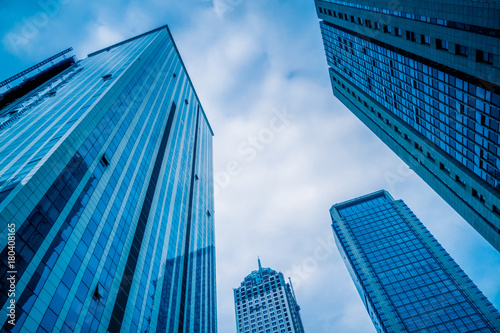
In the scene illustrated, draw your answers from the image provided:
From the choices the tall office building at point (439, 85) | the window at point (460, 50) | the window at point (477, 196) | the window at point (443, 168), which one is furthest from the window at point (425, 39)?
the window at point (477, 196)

####

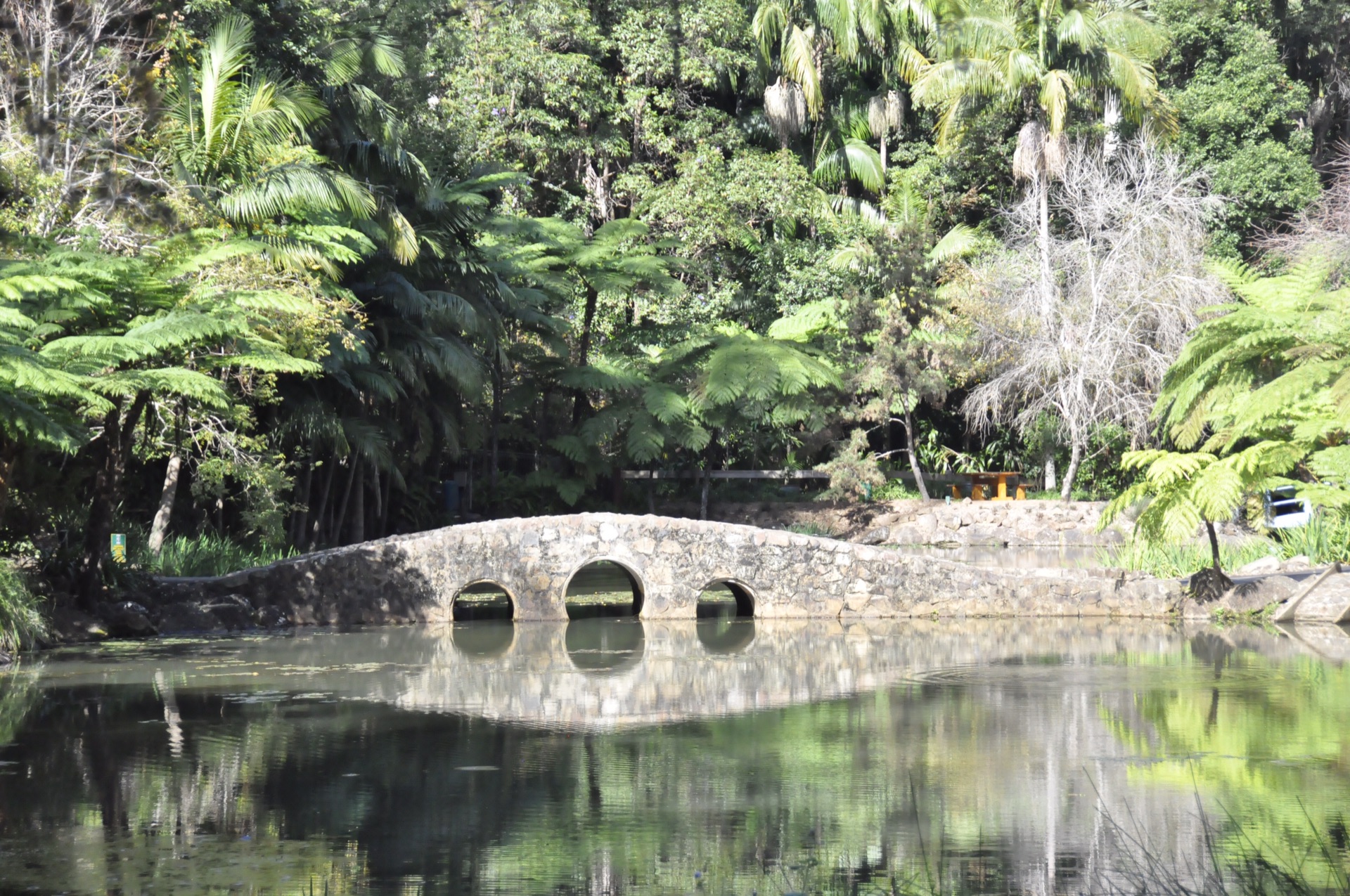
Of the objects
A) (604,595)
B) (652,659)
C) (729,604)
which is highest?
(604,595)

####

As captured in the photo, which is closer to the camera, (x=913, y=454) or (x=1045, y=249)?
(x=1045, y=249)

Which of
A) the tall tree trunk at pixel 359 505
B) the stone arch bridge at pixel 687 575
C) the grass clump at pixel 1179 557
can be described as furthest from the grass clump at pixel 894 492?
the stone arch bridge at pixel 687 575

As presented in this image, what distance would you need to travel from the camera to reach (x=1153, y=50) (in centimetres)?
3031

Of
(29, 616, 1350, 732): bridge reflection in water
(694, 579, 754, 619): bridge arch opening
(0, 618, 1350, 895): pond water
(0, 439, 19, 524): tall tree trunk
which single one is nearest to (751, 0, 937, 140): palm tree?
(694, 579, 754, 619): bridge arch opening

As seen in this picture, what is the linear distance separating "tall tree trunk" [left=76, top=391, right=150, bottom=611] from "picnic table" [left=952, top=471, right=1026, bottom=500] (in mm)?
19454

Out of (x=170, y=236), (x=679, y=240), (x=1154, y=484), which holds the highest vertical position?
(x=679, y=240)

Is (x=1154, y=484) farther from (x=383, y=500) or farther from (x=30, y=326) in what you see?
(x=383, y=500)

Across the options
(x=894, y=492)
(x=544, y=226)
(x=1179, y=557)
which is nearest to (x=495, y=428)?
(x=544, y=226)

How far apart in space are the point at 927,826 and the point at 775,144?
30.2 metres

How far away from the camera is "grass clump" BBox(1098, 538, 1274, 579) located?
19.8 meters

####

### Objective
Edit the part of the material that opens with the line containing "As presented in" and closes with the line containing "19.8 meters": change "picnic table" to "park bench" and keep everything else in those lines the same.

### Completed exercise
As presented in this image, what distance would you need to travel from the camera to reach (x=1153, y=50) (in centimetres)?
3031

Of
(29, 616, 1350, 732): bridge reflection in water
(694, 579, 754, 619): bridge arch opening
(0, 618, 1350, 895): pond water
(0, 439, 19, 524): tall tree trunk
which single one is nearest to (751, 0, 937, 140): palm tree?
(694, 579, 754, 619): bridge arch opening

As seen in this picture, what is the linear distance separating "tall tree trunk" [left=76, top=391, right=150, bottom=611] from "park bench" [left=952, top=471, right=1026, bottom=500] (in mm)?
19454

Out of (x=170, y=236), (x=679, y=240), (x=1154, y=484), which holds the highest vertical position?
(x=679, y=240)

Is (x=1154, y=484) farther from (x=383, y=500) or farther from (x=30, y=326) in what you see?
(x=383, y=500)

Across the options
(x=894, y=492)
(x=544, y=226)
(x=1179, y=557)
which is nearest to (x=495, y=428)?
(x=544, y=226)

How far apart in space are the point at 927,826 and the point at 775,144?
30.2 metres

How far away from the camera is "grass clump" BBox(1098, 538, 1274, 579) located?
19.8 meters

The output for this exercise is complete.